● **Data records**:
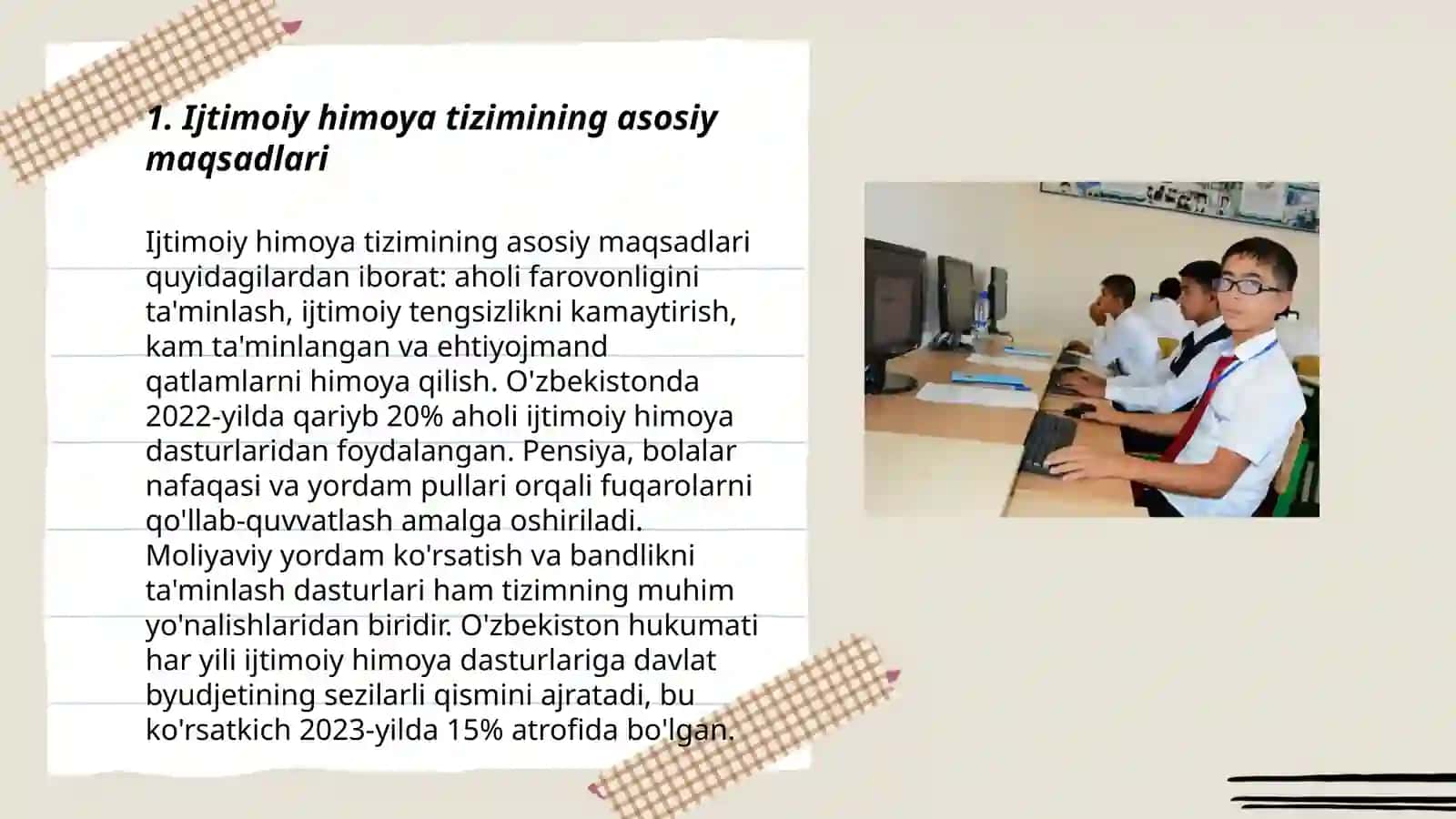 1. Ijtimoiy himoya tizimining asosiy maqsadlari

Ijtimoiy himoya tizimining asosiy maqsadlari quyidagilardan iborat: aholi farovonligini ta'minlash, ijtimoiy tengsizlikni kamaytirish, kam ta'minlangan va ehtiyojmand qatlamlarni himoya qilish. O'zbekistonda 2022-yilda qariyb 20% aholi ijtimoiy himoya dasturlaridan foydalangan. Pensiya, bolalar nafaqasi va yordam pullari orqali fuqarolarni qo'llab-quvvatlash amalga oshiriladi. Moliyaviy yordam ko'rsatish va bandlikni ta'minlash dasturlari ham tizimning muhim yo'nalishlaridan biridir. O'zbekiston hukumati har yili ijtimoiy himoya dasturlariga davlat byudjetining sezilarli qismini ajratadi, bu ko'rsatkich 2023-yilda 15% atrofida bo'lgan.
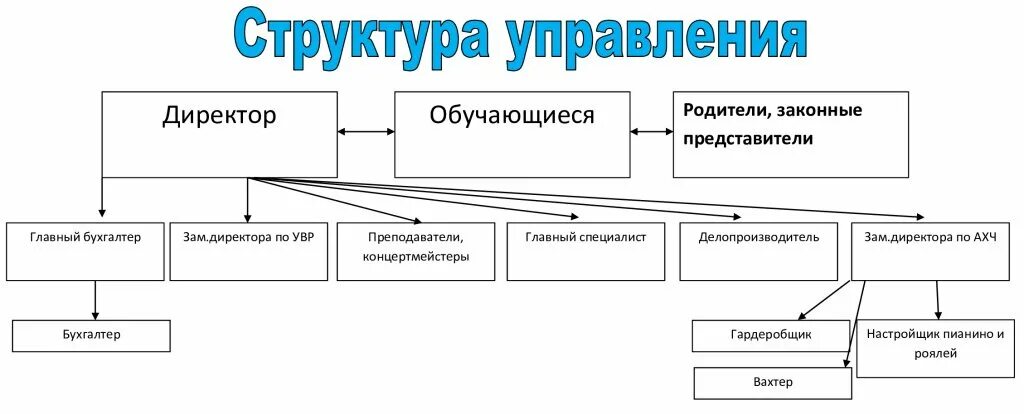 Структура управления

Директор

Обучающиеся

Родители, законные представители

Главный бухгалтер

Зам.директора по УВР

Преподаватели, концертмейстеры

Главный специалист

Делопроизводитель

Зам.директора по АХЧ

Бухгалтер

Гардеробщик

Настройщик пианино и роялей

Вахтер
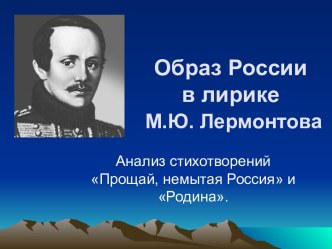 Образ России в лирике М.Ю. Лермонтова

Анализ стихотворений «Прощай, немытая Россия» и «Родина».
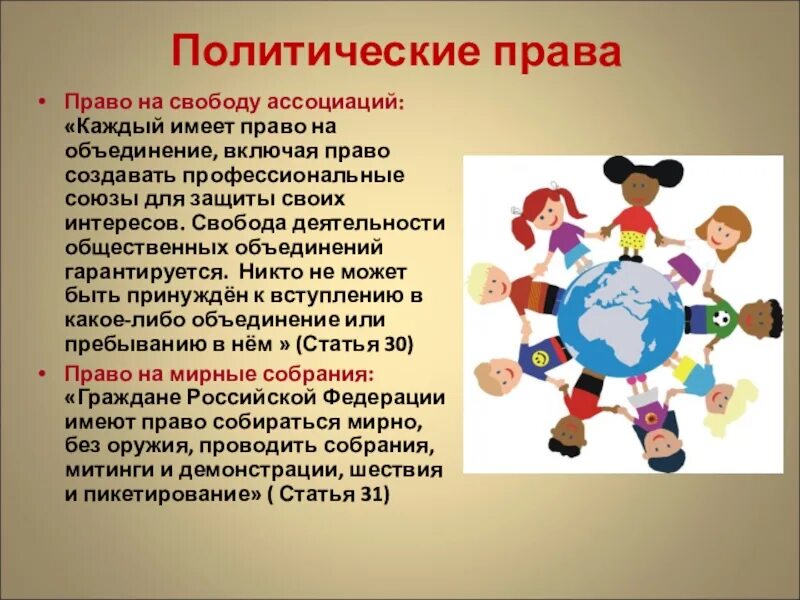 Политические права

• Право на свободу ассоциаций: «Каждый имеет право на объединение, включая право создавать профессиональные союзы для защиты своих интересов. Свобода деятельности общественных объединений гарантируется. Никто не может быть принуждён к вступлению в какое-либо объединение или пребыванию в нём » (Статья 30)

• Право на мирные собрания: «Граждане Российской Федерации имеют право собираться мирно, без оружия, проводить собрания, митинги и демонстрации, шествия и пикетирование» ( Статья 31)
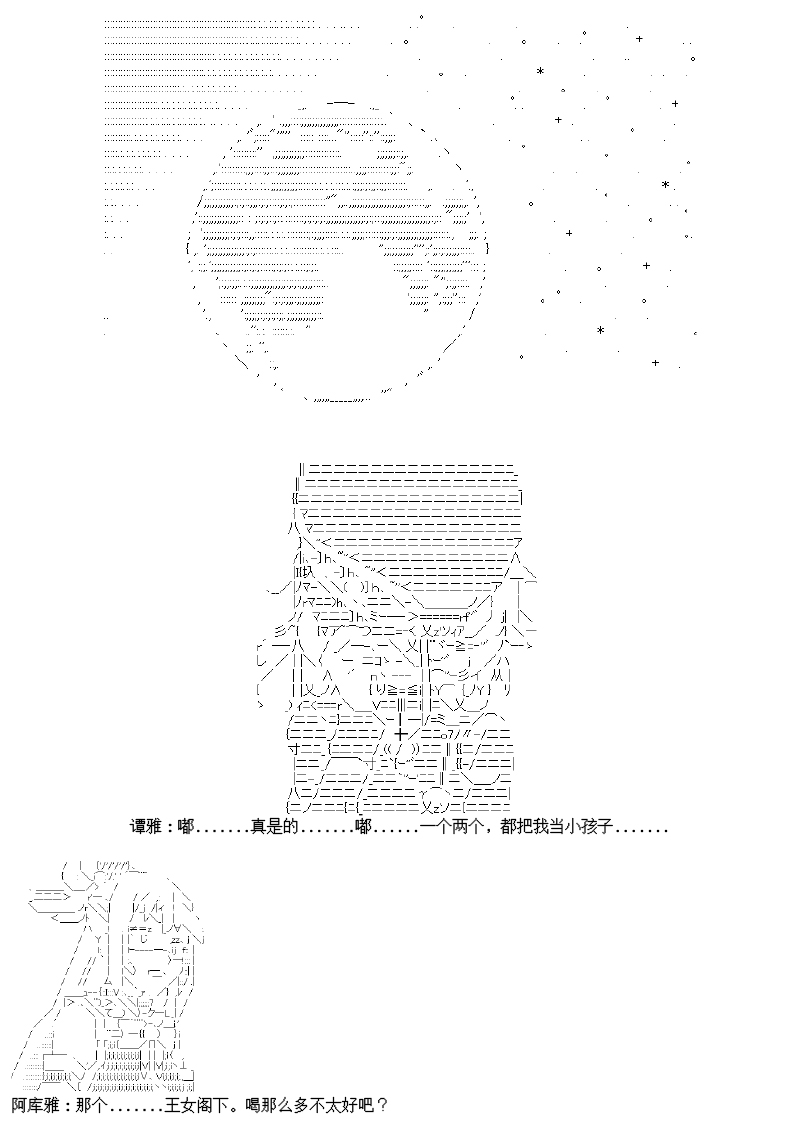 谭雅：嘟.......真是的.......嘟......一个两个，都把我当小孩子.......

阿库雅：那个.......王女阁下。喝那么多不太好吧？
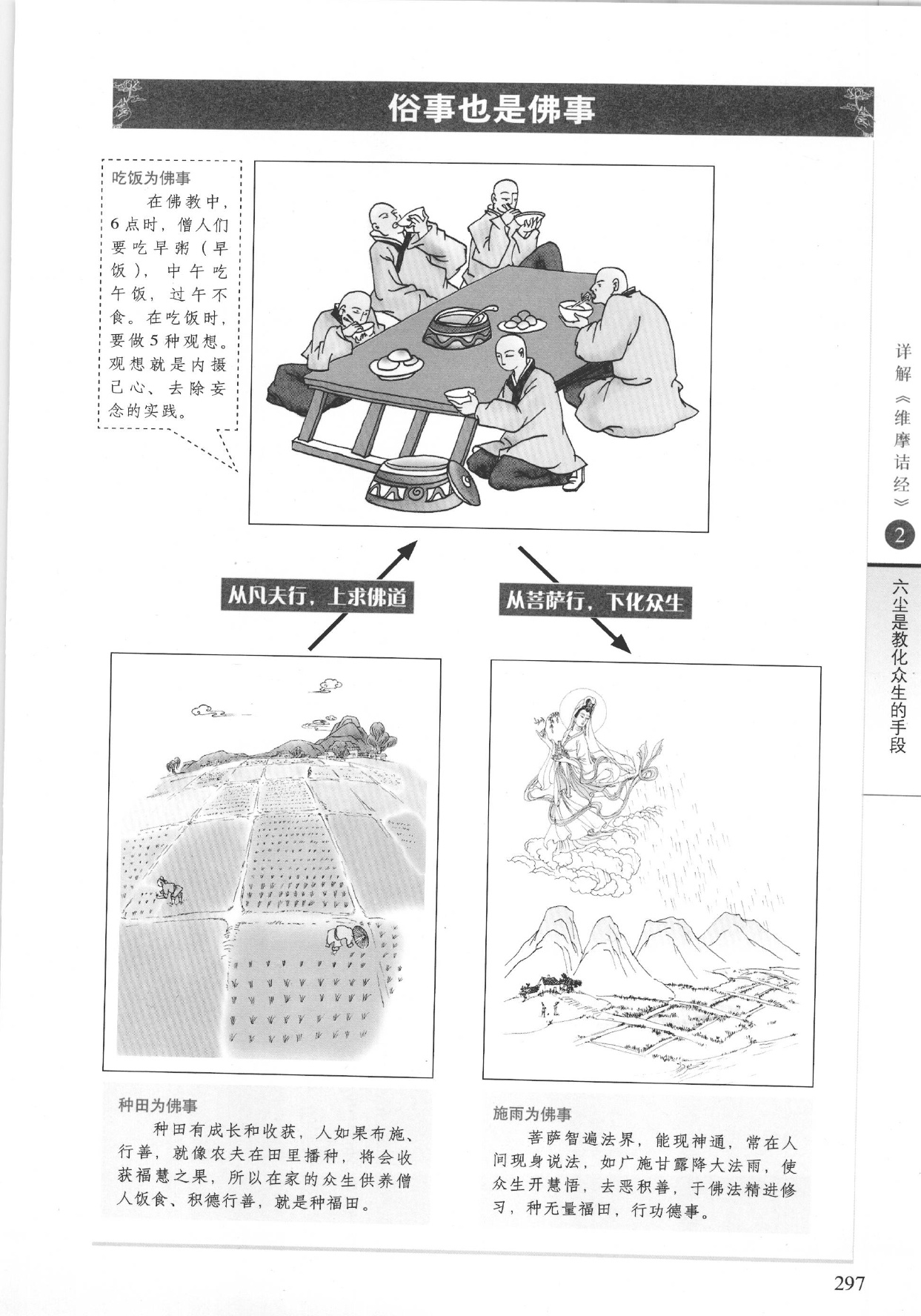 俗事也是佛事

吃饭为佛事

在佛教中，6点时，僧人们要吃早粥（早饭），中午吃午饭，过午不食。在吃饭时，要做5种观想。观想就是内摄己心、去除妄念的实践。

从凡夫行，上求佛道

从菩萨行，下化众生

种田为佛事

种田有成长和收获，人如果布施、行善，就像农夫在田里播种，将会收获福慧之果，所以在家的众生供养僧人饭食、积德行善，就是种福田。

施雨为佛事

菩萨智遍法界，能现神通，常在人间现身说法，如广施甘露降大法雨，使众生开慧悟，去恶积善，于佛法精进修习，种无量福田，行功德事。

详解《维摩诘经》

2

六尘是教化众生的手段

297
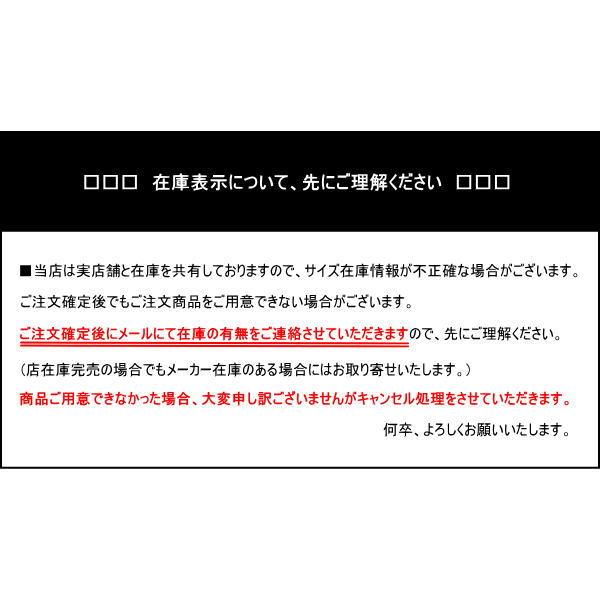 □□□　在庫表示について、先にご理解ください　□□□

■当店は実店舗と在庫を共有しておりますので、サイズ在庫情報が不正確な場合がございます。
ご注文確定後でもご注文商品をご用意できない場合がございます。
ご注文確定後にメールにて在庫の有無をご連絡させていただきますので、先にご理解ください。
（店在庫完売の場合でもメーカー在庫のある場合にはお取り寄せいたします。）
商品ご用意できなかった場合、大変申し訳ございませんがキャンセル処理をさせていただきます。
何卒、よろしくお願いいたします。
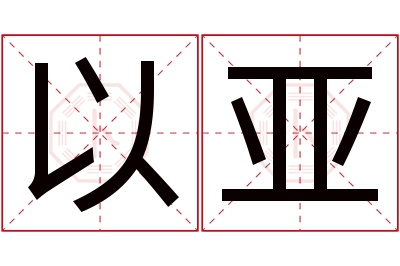 以亚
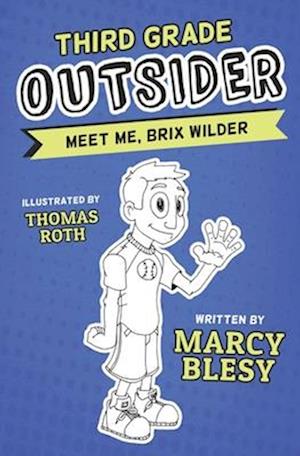 THIRD GRADE
OUTSIDER
MEET ME, BRIX WILDER

ILLUSTRATED BY
THOMAS ROTH

WRITTEN BY
MARCY BLESY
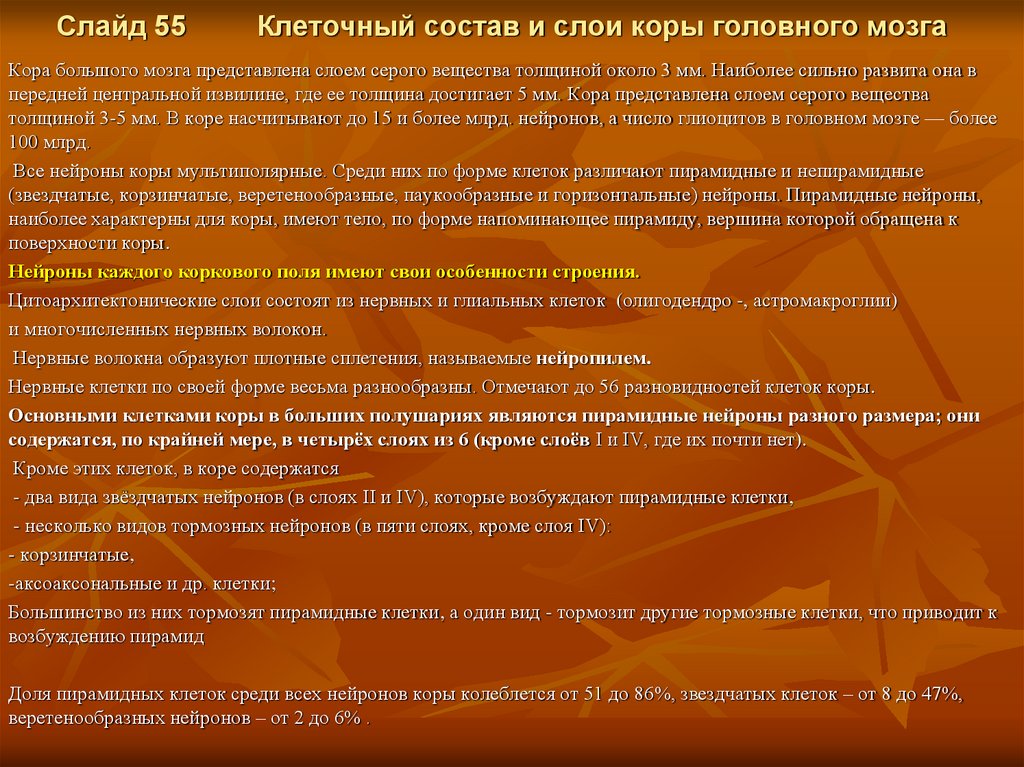 Слайд 55 Клеточный состав и слои коры головного мозга

Кора большого мозга представлена слоем серого вещества толщиной около 3 мм. Наиболее сильно развита она в передней центральной извилине, где ее толщина достигает 5 мм. Кора представлена слоем серого вещества толщиной 3-5 мм. В коре насчитывают до 15 и более млрд. нейронов, а число глиоцитов в головном мозге — более 100 млрд.

Все нейроны коры мультиполярные. Среди них по форме клеток различают пирамидные и непирамидные (звездчатые, корзинчатые, веретенообразные, паукообразные и горизонтальные) нейроны. Пирамидные нейроны, наиболее характерны для коры, имеют тело, по форме напоминающее пирамиду, вершина которой обращена к поверхности коры.

Нейроны каждого коркового поля имеют свои особенности строения.

Цитоархитектонические слои состоят из нервных и глиальных клеток (олигодендро -, астромакроглии)

и многочисленных нервных волокон.

Нервные волокна образуют плотные сплетения, называемые нейропилем.

Нервные клетки по своей форме весьма разнообразны. Отмечают до 56 разновидностей клеток коры.

Основными клетками коры в больших полушариях являются пирамидные нейроны разного размера; они содержатся, по крайней мере, в четырёх слоях из 6 (кроме слоёв I и IV, где их почти нет).

Кроме этих клеток, в коре содержатся

- два вида звёздчатых нейронов (в слоях II и IV), которые возбуждают пирамидные клетки,

- несколько видов тормозных нейронов (в пяти слоях, кроме слоя IV):

- корзинчатые,

-аксоаксональные и др. клетки;

Большинство из них тормозят пирамидные клетки, а один вид - тормозит другие тормозные клетки, что приводит к возбуждению пирамид

Доля пирамидных клеток среди всех нейронов коры колеблется от 51 до 86%, звездчатых клеток – от 8 до 47%, веретенообразных нейронов – от 2 до 6% .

● **The problem**: Output every line above exactly as it stands, and drop any picture.

● **Solution to this problem**:
 1. Ijtimoiy himoya tizimining asosiy maqsadlari

Ijtimoiy himoya tizimining asosiy maqsadlari quyidagilardan iborat: aholi farovonligini ta'minlash, ijtimoiy tengsizlikni kamaytirish, kam ta'minlangan va ehtiyojmand qatlamlarni himoya qilish. O'zbekistonda 2022-yilda qariyb 20% aholi ijtimoiy himoya dasturlaridan foydalangan. Pensiya, bolalar nafaqasi va yordam pullari orqali fuqarolarni qo'llab-quvvatlash amalga oshiriladi. Moliyaviy yordam ko'rsatish va bandlikni ta'minlash dasturlari ham tizimning muhim yo'nalishlaridan biridir. O'zbekiston hukumati har yili ijtimoiy himoya dasturlariga davlat byudjetining sezilarli qismini ajratadi, bu ko'rsatkich 2023-yilda 15% atrofida bo'lgan.
 Структура управления

Директор

Обучающиеся

Родители, законные представители

Главный бухгалтер

Зам.директора по УВР

Преподаватели, концертмейстеры

Главный специалист

Делопроизводитель

Зам.директора по АХЧ

Бухгалтер

Гардеробщик

Настройщик пианино и роялей

Вахтер
 Образ России в лирике М.Ю. Лермонтова

Анализ стихотворений «Прощай, немытая Россия» и «Родина».
 Политические права

• Право на свободу ассоциаций: «Каждый имеет право на объединение, включая право создавать профессиональные союзы для защиты своих интересов. Свобода деятельности общественных объединений гарантируется. Никто не может быть принуждён к вступлению в какое-либо объединение или пребыванию в нём » (Статья 30)

• Право на мирные собрания: «Граждане Российской Федерации имеют право собираться мирно, без оружия, проводить собрания, митинги и демонстрации, шествия и пикетирование» ( Статья 31)
 谭雅：嘟.......真是的.......嘟......一个两个，都把我当小孩子.......

阿库雅：那个.......王女阁下。喝那么多不太好吧？
 俗事也是佛事

吃饭为佛事

在佛教中，6点时，僧人们要吃早粥（早饭），中午吃午饭，过午不食。在吃饭时，要做5种观想。观想就是内摄己心、去除妄念的实践。

从凡夫行，上求佛道

从菩萨行，下化众生

种田为佛事

种田有成长和收获，人如果布施、行善，就像农夫在田里播种，将会收获福慧之果，所以在家的众生供养僧人饭食、积德行善，就是种福田。

施雨为佛事

菩萨智遍法界，能现神通，常在人间现身说法，如广施甘露降大法雨，使众生开慧悟，去恶积善，于佛法精进修习，种无量福田，行功德事。

详解《维摩诘经》

2

六尘是教化众生的手段

297
 □□□　在庫表示について、先にご理解ください　□□□

■当店は実店舗と在庫を共有しておりますので、サイズ在庫情報が不正確な場合がございます。
ご注文確定後でもご注文商品をご用意できない場合がございます。
ご注文確定後にメールにて在庫の有無をご連絡させていただきますので、先にご理解ください。
（店在庫完売の場合でもメーカー在庫のある場合にはお取り寄せいたします。）
商品ご用意できなかった場合、大変申し訳ございませんがキャンセル処理をさせていただきます。
何卒、よろしくお願いいたします。
 以亚
 THIRD GRADE
OUTSIDER
MEET ME, BRIX WILDER

ILLUSTRATED BY
THOMAS ROTH

WRITTEN BY
MARCY BLESY
 Слайд 55 Клеточный состав и слои коры головного мозга

Кора большого мозга представлена слоем серого вещества толщиной около 3 мм. Наиболее сильно развита она в передней центральной извилине, где ее толщина достигает 5 мм. Кора представлена слоем серого вещества толщиной 3-5 мм. В коре насчитывают до 15 и более млрд. нейронов, а число глиоцитов в головном мозге — более 100 млрд.

Все нейроны коры мультиполярные. Среди них по форме клеток различают пирамидные и непирамидные (звездчатые, корзинчатые, веретенообразные, паукообразные и горизонтальные) нейроны. Пирамидные нейроны, наиболее характерны для коры, имеют тело, по форме напоминающее пирамиду, вершина которой обращена к поверхности коры.

Нейроны каждого коркового поля имеют свои особенности строения.

Цитоархитектонические слои состоят из нервных и глиальных клеток (олигодендро -, астромакроглии)

и многочисленных нервных волокон.

Нервные волокна образуют плотные сплетения, называемые нейропилем.

Нервные клетки по своей форме весьма разнообразны. Отмечают до 56 разновидностей клеток коры.

Основными клетками коры в больших полушариях являются пирамидные нейроны разного размера; они содержатся, по крайней мере, в четырёх слоях из 6 (кроме слоёв I и IV, где их почти нет).

Кроме этих клеток, в коре содержатся

- два вида звёздчатых нейронов (в слоях II и IV), которые возбуждают пирамидные клетки,

- несколько видов тормозных нейронов (в пяти слоях, кроме слоя IV):

- корзинчатые,

-аксоаксональные и др. клетки;

Большинство из них тормозят пирамидные клетки, а один вид - тормозит другие тормозные клетки, что приводит к возбуждению пирамид

Доля пирамидных клеток среди всех нейронов коры колеблется от 51 до 86%, звездчатых клеток – от 8 до 47%, веретенообразных нейронов – от 2 до 6% .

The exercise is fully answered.